How should one make graphics that appropriately compare models and observations? There are basically two key points (explored in more depth here) – comparisons should be ‘like with like’, and different sources of uncertainty should be clear, whether uncertainties are related to ‘weather’ and/or structural uncertainty in either the observations or the models. There are unfortunately many graphics going around that fail to do this properly, and some prominent ones are associated with satellite temperatures made by John Christy. This post explains exactly why these graphs are misleading and how more honest presentations of the comparison allow for more informed discussions of why and how these records are changing and differ from models.
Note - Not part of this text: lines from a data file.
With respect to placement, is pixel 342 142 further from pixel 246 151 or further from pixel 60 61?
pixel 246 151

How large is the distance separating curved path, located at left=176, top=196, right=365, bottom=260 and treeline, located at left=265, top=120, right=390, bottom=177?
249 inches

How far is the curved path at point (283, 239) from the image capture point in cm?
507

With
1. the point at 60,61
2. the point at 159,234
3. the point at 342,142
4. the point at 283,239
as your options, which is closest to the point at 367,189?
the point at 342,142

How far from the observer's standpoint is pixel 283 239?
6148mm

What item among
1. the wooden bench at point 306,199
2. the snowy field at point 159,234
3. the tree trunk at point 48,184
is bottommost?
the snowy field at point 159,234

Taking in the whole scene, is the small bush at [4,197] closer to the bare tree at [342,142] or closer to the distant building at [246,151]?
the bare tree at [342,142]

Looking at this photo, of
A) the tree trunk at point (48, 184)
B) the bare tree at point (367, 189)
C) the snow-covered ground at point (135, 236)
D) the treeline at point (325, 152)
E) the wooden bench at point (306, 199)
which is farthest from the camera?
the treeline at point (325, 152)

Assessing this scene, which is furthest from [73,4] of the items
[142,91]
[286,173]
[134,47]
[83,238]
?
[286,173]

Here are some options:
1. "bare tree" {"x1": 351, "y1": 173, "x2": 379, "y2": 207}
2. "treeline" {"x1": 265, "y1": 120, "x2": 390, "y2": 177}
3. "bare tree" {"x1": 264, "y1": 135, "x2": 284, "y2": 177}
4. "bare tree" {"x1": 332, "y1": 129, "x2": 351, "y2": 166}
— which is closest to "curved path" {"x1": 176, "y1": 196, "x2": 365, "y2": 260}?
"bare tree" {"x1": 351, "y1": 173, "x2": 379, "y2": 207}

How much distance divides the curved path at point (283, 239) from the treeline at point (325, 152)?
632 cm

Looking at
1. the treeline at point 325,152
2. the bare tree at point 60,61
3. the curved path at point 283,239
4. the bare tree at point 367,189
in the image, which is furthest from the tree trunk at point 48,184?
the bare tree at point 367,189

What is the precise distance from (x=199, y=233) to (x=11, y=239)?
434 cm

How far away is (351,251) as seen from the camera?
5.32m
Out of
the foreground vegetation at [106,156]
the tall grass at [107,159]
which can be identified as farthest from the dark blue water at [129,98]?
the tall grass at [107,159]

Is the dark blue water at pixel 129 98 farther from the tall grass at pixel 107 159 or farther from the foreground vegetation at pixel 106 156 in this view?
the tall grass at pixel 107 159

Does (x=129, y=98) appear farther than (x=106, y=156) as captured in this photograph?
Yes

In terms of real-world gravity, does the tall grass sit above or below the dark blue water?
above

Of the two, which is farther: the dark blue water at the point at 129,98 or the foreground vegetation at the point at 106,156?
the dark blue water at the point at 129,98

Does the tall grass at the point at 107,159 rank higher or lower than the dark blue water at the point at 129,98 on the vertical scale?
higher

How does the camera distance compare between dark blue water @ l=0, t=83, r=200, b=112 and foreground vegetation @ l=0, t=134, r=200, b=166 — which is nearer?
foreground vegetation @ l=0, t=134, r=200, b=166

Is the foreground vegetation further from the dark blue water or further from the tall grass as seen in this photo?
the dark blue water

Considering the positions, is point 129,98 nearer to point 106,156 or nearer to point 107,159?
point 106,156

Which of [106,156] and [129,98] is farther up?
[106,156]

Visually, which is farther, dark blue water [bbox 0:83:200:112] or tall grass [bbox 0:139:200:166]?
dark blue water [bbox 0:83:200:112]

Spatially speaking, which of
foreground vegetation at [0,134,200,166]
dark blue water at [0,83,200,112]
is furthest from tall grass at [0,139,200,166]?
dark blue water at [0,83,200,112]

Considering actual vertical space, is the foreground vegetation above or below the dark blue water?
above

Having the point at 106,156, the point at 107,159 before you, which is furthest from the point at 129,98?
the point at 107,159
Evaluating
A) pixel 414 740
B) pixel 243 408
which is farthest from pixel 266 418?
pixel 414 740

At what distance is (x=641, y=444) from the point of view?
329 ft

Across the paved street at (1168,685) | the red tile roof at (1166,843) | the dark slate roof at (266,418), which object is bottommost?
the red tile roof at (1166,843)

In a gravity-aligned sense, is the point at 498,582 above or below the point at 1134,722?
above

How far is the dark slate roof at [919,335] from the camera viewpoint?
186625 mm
The dominant contrarian talking point of the last few years has concerned the ‘satellite’ temperatures. The almost exclusive use of this topic, for instance, in recent congressional hearings, coincides (by total coincidence I’m sure) with the stubborn insistence of the surface temperature data sets, ocean heat content, sea ice trends, sea levels, etc. to show continued effects of warming and break historical records. To hear some tell it, one might get the impression that there are no other relevant data sets, and that the satellites are a uniquely perfect measure of the earth’s climate state. Neither of these things are, however, true.
The satellites in question are a series of polar-orbiting NOAA and NASA satellites with Microwave Sounding Unit (MSU) instruments (more recent versions are called the Advanced MSU or AMSU for short). Despite Will Happer’s recent insistence, these instruments do not register temperatures “just like an infra-red thermometer at the doctor’s”, but rather detect specific emission lines from O2 in the microwave band. These depend on the temperature of the O2 molecules, and by picking different bands and different angles through the atmosphere, different weighted averages of the bulk temperature of the atmosphere can theoretically be retrieved. In practice, the work to build climate records from these raw data is substantial, involving inter-satellite calibrations, systematic biases, non-climatic drifts over time, and perhaps inevitably, coding errors in the processing programs (no shame there – all code I’ve ever written or been involved with has bugs).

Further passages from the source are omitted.